London Fashion Week: Vivienne Westwood

Vivienne Westwood's oft-rambled mantra, “Women are always trying to be men—they are not men, they are women,” rang out from every spackled pore at her Red Label's fall '09 collection tonight at the Olympia in Hammersmith. You couldn't get more womanly; her naughty schoolgirl ensembles were the living embodiment of the male fantasy female.

Ex-Rolling Stone wife Jo Wood swaggered down the runway as a domineering headmistress in a three-piece trouser suit, her womanly shape guiding a gaggle of young, lithe models. Aptly dressed as her abiding students, they were split into a kind of school caste system.

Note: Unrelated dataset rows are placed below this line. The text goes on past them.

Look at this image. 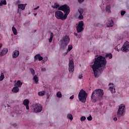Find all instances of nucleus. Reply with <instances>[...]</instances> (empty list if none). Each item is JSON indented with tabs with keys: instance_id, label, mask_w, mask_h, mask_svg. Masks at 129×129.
<instances>
[{
	"instance_id": "nucleus-1",
	"label": "nucleus",
	"mask_w": 129,
	"mask_h": 129,
	"mask_svg": "<svg viewBox=\"0 0 129 129\" xmlns=\"http://www.w3.org/2000/svg\"><path fill=\"white\" fill-rule=\"evenodd\" d=\"M105 58L111 59L112 58V54L106 53L105 57L99 55L95 58L94 63L91 68H92L95 78L98 77V75H100L103 72V70L106 68L107 61Z\"/></svg>"
},
{
	"instance_id": "nucleus-2",
	"label": "nucleus",
	"mask_w": 129,
	"mask_h": 129,
	"mask_svg": "<svg viewBox=\"0 0 129 129\" xmlns=\"http://www.w3.org/2000/svg\"><path fill=\"white\" fill-rule=\"evenodd\" d=\"M104 92L100 89L95 90L92 93L91 96V100L93 103H95L97 101L102 99Z\"/></svg>"
},
{
	"instance_id": "nucleus-3",
	"label": "nucleus",
	"mask_w": 129,
	"mask_h": 129,
	"mask_svg": "<svg viewBox=\"0 0 129 129\" xmlns=\"http://www.w3.org/2000/svg\"><path fill=\"white\" fill-rule=\"evenodd\" d=\"M70 42V37L68 35H66L60 41V47L61 49H65L67 47V45Z\"/></svg>"
},
{
	"instance_id": "nucleus-4",
	"label": "nucleus",
	"mask_w": 129,
	"mask_h": 129,
	"mask_svg": "<svg viewBox=\"0 0 129 129\" xmlns=\"http://www.w3.org/2000/svg\"><path fill=\"white\" fill-rule=\"evenodd\" d=\"M78 97L80 101L85 103L86 102V98L87 97V93L83 89H81L79 93Z\"/></svg>"
},
{
	"instance_id": "nucleus-5",
	"label": "nucleus",
	"mask_w": 129,
	"mask_h": 129,
	"mask_svg": "<svg viewBox=\"0 0 129 129\" xmlns=\"http://www.w3.org/2000/svg\"><path fill=\"white\" fill-rule=\"evenodd\" d=\"M58 10L59 11H62V12H63V13H64V15L67 18L70 13V8L69 7V6H68V5L66 4L59 7Z\"/></svg>"
},
{
	"instance_id": "nucleus-6",
	"label": "nucleus",
	"mask_w": 129,
	"mask_h": 129,
	"mask_svg": "<svg viewBox=\"0 0 129 129\" xmlns=\"http://www.w3.org/2000/svg\"><path fill=\"white\" fill-rule=\"evenodd\" d=\"M55 17L57 20H61V21H65L67 19L64 13L59 10L55 12Z\"/></svg>"
},
{
	"instance_id": "nucleus-7",
	"label": "nucleus",
	"mask_w": 129,
	"mask_h": 129,
	"mask_svg": "<svg viewBox=\"0 0 129 129\" xmlns=\"http://www.w3.org/2000/svg\"><path fill=\"white\" fill-rule=\"evenodd\" d=\"M125 106L123 104H121L119 106V108L117 112L118 118H119L120 116H123V115H124V113H125Z\"/></svg>"
},
{
	"instance_id": "nucleus-8",
	"label": "nucleus",
	"mask_w": 129,
	"mask_h": 129,
	"mask_svg": "<svg viewBox=\"0 0 129 129\" xmlns=\"http://www.w3.org/2000/svg\"><path fill=\"white\" fill-rule=\"evenodd\" d=\"M83 26H84V22L83 21L79 22L78 25L76 27L77 33H81L82 32H83V30H84Z\"/></svg>"
},
{
	"instance_id": "nucleus-9",
	"label": "nucleus",
	"mask_w": 129,
	"mask_h": 129,
	"mask_svg": "<svg viewBox=\"0 0 129 129\" xmlns=\"http://www.w3.org/2000/svg\"><path fill=\"white\" fill-rule=\"evenodd\" d=\"M121 51H122V52H125L126 53V52H128L129 51V42L126 41H125L122 47L120 49Z\"/></svg>"
},
{
	"instance_id": "nucleus-10",
	"label": "nucleus",
	"mask_w": 129,
	"mask_h": 129,
	"mask_svg": "<svg viewBox=\"0 0 129 129\" xmlns=\"http://www.w3.org/2000/svg\"><path fill=\"white\" fill-rule=\"evenodd\" d=\"M43 109V107L40 104H36L34 106V112H41Z\"/></svg>"
},
{
	"instance_id": "nucleus-11",
	"label": "nucleus",
	"mask_w": 129,
	"mask_h": 129,
	"mask_svg": "<svg viewBox=\"0 0 129 129\" xmlns=\"http://www.w3.org/2000/svg\"><path fill=\"white\" fill-rule=\"evenodd\" d=\"M69 71L71 73L74 71V61L73 59L70 60L69 63Z\"/></svg>"
},
{
	"instance_id": "nucleus-12",
	"label": "nucleus",
	"mask_w": 129,
	"mask_h": 129,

The paler of the waifs had gothy kohl eyes and hair dyed black, while goody-goody Swots practiced their pony steps in smart blazers, old-school tie-stripes and hiked-up minis (these are, of course, Westwood schoolgirls). The sporty set wore striped school scarves and unruly hair that said they smoke cigarettes in the girl's bathroom and send inappropriate notes to boys in math class.

Though a little costumey at times, the collection earned high marks by casting women not as lingerie-clad kittens, but self-assured, self-made types, with strong shapes, blood reds, leather and lots of structure, the buzzword of the week. One journalist, spying stiff, starched collars and exaggerated shoulders, turned to fellow front-rowers and purred, “Architectural, I knew it."

Part of the success lies in the fact that these sartorial nymphs were not necessarily women as they actually are, but women as we want them to be, much like Pamela Anderson, Westwood’s new muse and the face of her spring campaign—apparently because she digs her “irony." Backstage, Anderson bounced around in the same sheer blouse that made her nipples seem like saucers in Juergen Teller's print ads, billing and cooing with the orange-haired dame, saying, “Yesterday I was pornography, now I'm considered art.” Isn't it ironic?